EXTRACTED MATERIAL Start Marker

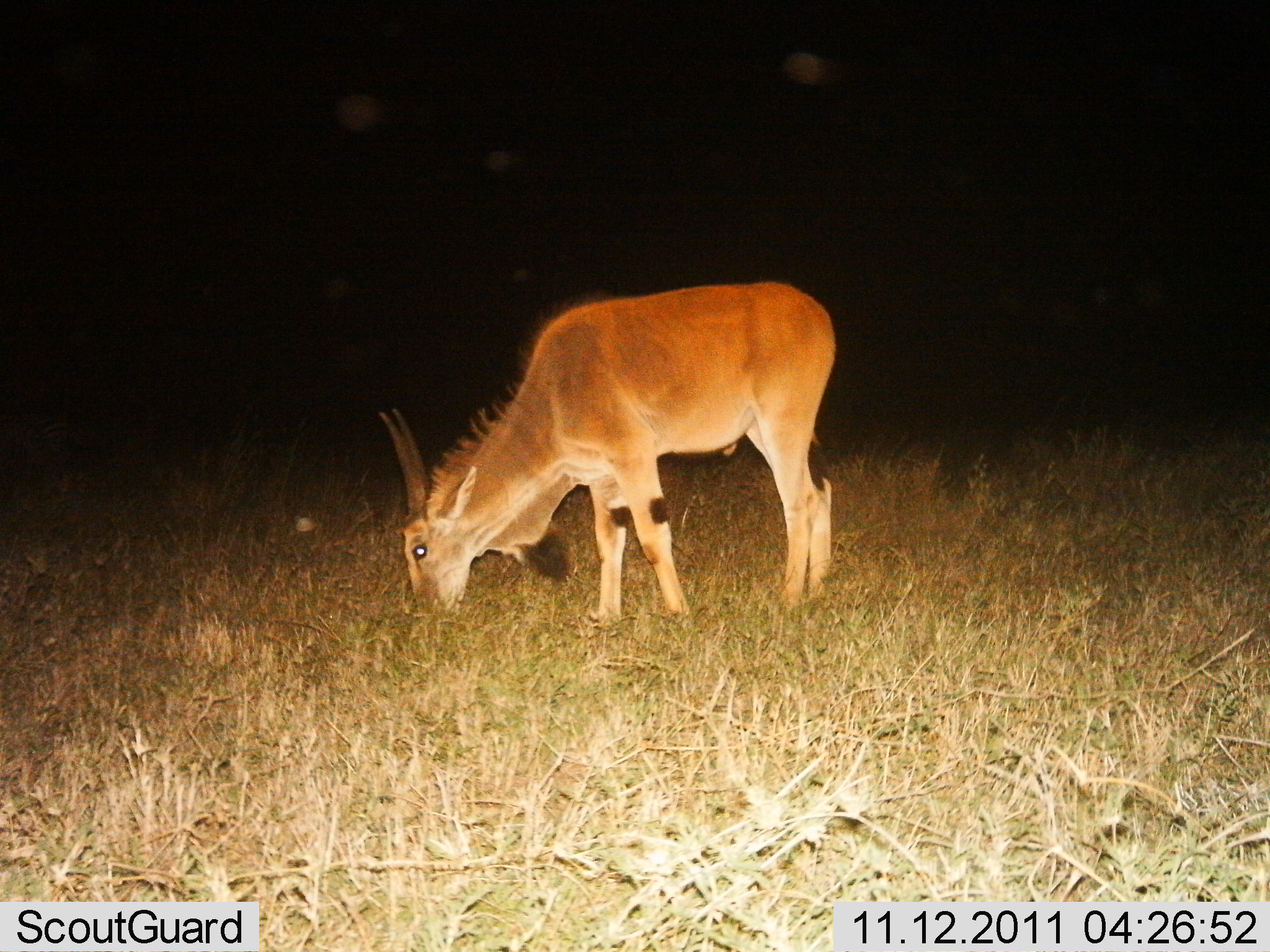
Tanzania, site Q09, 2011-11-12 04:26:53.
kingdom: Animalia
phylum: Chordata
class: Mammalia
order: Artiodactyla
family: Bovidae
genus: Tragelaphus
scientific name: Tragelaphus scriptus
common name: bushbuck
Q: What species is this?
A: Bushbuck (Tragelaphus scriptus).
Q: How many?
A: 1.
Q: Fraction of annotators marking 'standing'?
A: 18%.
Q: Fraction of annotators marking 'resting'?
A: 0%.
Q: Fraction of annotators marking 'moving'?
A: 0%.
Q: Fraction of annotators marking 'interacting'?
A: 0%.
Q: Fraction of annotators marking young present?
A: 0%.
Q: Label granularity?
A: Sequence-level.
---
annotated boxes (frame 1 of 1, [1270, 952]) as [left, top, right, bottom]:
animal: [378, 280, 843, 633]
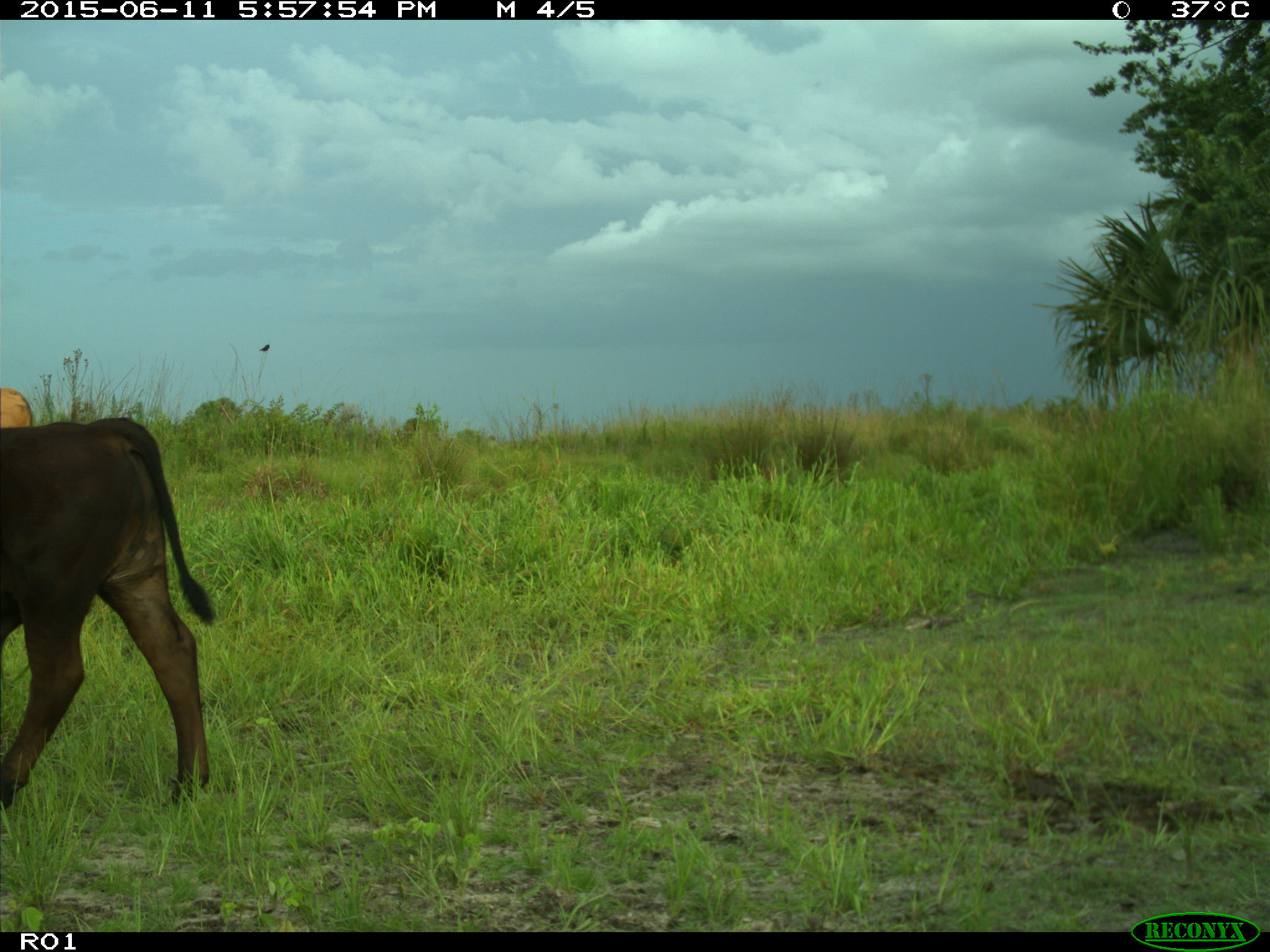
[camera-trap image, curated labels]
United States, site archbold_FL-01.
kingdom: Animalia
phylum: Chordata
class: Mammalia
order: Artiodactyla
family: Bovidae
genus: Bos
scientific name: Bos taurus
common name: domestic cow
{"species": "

EXTRACTED MATERIAL End Marker

WHAT THIS TASK INVOLVES:
Every entry above should come back exactly as written, except for its pictures.

ANSWER BELOW:
Tanzania, site Q09, 2011-11-12 04:26:53.
kingdom: Animalia
phylum: Chordata
class: Mammalia
order: Artiodactyla
family: Bovidae
genus: Tragelaphus
scientific name: Tragelaphus scriptus
common name: bushbuck
Q: What species is this?
A: Bushbuck (Tragelaphus scriptus).
Q: How many?
A: 1.
Q: Fraction of annotators marking 'standing'?
A: 18%.
Q: Fraction of annotators marking 'resting'?
A: 0%.
Q: Fraction of annotators marking 'moving'?
A: 0%.
Q: Fraction of annotators marking 'interacting'?
A: 0%.
Q: Fraction of annotators marking young present?
A: 0%.
Q: Label granularity?
A: Sequence-level.
---
annotated boxes (frame 1 of 1, [1270, 952]) as [left, top, right, bottom]:
animal: [378, 280, 843, 633]
[camera-trap image, curated labels]
United States, site archbold_FL-01.
kingdom: Animalia
phylum: Chordata
class: Mammalia
order: Artiodactyla
family: Bovidae
genus: Bos
scientific name: Bos taurus
common name: domestic cow
{"species": "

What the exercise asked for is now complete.